Assis Brasil foi o autor do primeiro gesto que assegura em lei um direito fundamental às mulheres. Escolhido por Getúlio Vargas para liderar a comissão encarregada de elaborar o novo Código Eleitoral, ele determinou, já no artigo segundo, que o eleitor é "o cidadão maior de 21 anos, sem distinção de sexo". Isso em 1932. Quatro anos antes, havia criado o Partido Libertador.
Homens temerosos com uma frase que Simone de Beauvoir escreveu em 1949 envergonham a memória de uma das nossas mentes mais brilhantes. O que eles temem hoje, que Assis Brasil, aos 75 anos, não temia em 1932?
Alguém vai dizer que o voto feminino foi um truque dele (e de Getúlio) para desmontar o esquema de dominação do coronelismo nos grotões de São Paulo e Minas.

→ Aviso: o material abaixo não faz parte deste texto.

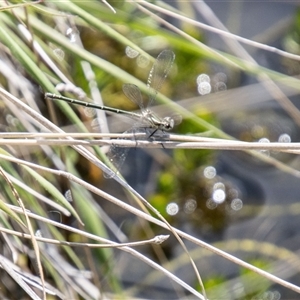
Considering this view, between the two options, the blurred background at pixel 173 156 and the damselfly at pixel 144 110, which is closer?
the damselfly at pixel 144 110

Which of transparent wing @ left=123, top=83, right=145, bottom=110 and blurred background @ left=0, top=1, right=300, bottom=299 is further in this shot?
blurred background @ left=0, top=1, right=300, bottom=299

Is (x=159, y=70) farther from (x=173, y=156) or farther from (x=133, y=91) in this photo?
(x=173, y=156)

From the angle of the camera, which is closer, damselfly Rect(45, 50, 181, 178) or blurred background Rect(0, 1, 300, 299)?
damselfly Rect(45, 50, 181, 178)

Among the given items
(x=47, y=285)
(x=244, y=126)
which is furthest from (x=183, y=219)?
(x=47, y=285)

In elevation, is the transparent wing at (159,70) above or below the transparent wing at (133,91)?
above

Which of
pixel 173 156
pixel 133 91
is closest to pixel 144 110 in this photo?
pixel 133 91

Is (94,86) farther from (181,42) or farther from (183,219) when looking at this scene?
(183,219)

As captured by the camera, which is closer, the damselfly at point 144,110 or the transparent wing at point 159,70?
the damselfly at point 144,110

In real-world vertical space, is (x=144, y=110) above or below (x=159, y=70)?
below

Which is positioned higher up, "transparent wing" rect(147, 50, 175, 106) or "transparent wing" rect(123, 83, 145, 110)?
"transparent wing" rect(147, 50, 175, 106)
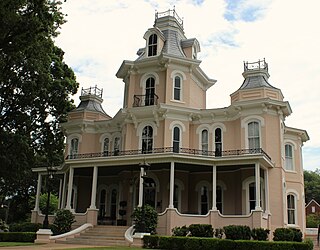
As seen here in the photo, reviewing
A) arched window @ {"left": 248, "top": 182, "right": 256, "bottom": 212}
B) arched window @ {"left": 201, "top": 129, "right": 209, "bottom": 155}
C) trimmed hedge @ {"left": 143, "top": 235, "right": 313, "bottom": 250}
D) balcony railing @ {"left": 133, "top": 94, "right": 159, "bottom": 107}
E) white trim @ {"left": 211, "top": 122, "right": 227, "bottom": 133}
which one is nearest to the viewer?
trimmed hedge @ {"left": 143, "top": 235, "right": 313, "bottom": 250}

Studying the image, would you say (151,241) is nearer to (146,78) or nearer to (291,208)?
(291,208)

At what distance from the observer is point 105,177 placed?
2900cm

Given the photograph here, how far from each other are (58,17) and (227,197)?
47.3 feet

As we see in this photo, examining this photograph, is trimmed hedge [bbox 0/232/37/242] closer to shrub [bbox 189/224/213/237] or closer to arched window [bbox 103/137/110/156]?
shrub [bbox 189/224/213/237]

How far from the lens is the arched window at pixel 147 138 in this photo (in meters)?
26.2

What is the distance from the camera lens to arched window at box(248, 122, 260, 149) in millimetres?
24487

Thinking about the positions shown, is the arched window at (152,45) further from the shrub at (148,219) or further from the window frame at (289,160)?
the shrub at (148,219)

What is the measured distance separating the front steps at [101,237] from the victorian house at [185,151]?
1.42 m

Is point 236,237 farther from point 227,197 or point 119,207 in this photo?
point 119,207

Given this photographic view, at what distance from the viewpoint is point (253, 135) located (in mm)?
24656

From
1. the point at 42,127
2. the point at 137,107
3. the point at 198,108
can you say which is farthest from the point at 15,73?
the point at 198,108

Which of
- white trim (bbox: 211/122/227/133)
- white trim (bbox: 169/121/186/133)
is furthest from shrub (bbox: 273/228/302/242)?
white trim (bbox: 169/121/186/133)

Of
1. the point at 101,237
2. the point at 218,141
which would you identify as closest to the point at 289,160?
the point at 218,141

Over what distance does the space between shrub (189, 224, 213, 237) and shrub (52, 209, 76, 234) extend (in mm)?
7366
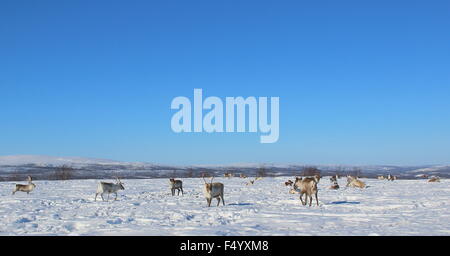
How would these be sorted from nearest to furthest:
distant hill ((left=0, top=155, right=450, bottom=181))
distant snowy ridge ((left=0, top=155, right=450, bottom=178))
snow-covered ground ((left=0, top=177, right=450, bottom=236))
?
1. snow-covered ground ((left=0, top=177, right=450, bottom=236))
2. distant hill ((left=0, top=155, right=450, bottom=181))
3. distant snowy ridge ((left=0, top=155, right=450, bottom=178))

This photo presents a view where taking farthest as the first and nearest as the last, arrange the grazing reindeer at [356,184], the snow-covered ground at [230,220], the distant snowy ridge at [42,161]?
the distant snowy ridge at [42,161] → the grazing reindeer at [356,184] → the snow-covered ground at [230,220]

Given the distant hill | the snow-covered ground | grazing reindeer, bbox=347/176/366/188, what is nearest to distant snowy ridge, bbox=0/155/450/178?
the distant hill

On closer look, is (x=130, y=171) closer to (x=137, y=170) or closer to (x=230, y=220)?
(x=137, y=170)

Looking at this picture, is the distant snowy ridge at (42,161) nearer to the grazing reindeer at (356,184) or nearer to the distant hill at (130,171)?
the distant hill at (130,171)

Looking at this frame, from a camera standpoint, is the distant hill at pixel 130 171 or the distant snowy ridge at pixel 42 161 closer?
the distant hill at pixel 130 171

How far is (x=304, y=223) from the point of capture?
12.2 m

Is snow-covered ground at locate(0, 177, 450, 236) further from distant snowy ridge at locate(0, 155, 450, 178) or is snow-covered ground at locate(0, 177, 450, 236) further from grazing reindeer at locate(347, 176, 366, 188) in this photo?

Que belo truque! Só que, desde 1917, Rio e São Paulo conviviam com as agitações promovidas pela professora Leolinda Daltro e pela bióloga Bertha Lutz.
O Código Eleitoral saído da pena de Assis Brasil formaliza o que elas já vinham defendendo com bravura. Leiam o que Cristina diz sobre ele:
- Assis Brasil garantiu, pela primeira vez, a cidadania política das mulheres.
Na juventude, o gaúcho chegou a ser contra o voto feminino. Mudou, na maturidade, para assegurar aqui um direito que francesas, belgas, suíças, italianas e gregas só teriam muito tempo depois.
Agora, imagine que os homens do século 21 possam ter medos que o nosso liberal libertador não tinha cem anos atrás. E nem é o medo do voto, mas de coisas que nem eles sabem dizer direito. Que trajetória errática os machos percorreram, de lá até aqui, a ponto de temerem tanto as mulheres?
Inseguros, apareçam na palestra de Cristina Buarque de Hollanda. Escutem pela voz dessa carioca, prima de Chico, o que o Código de 1932 significa. Procurem conforto na fala de quem estudou a obra do bigodudo de São Gabriel. Este, sim, foi um belo exemplar do macho gaúcho.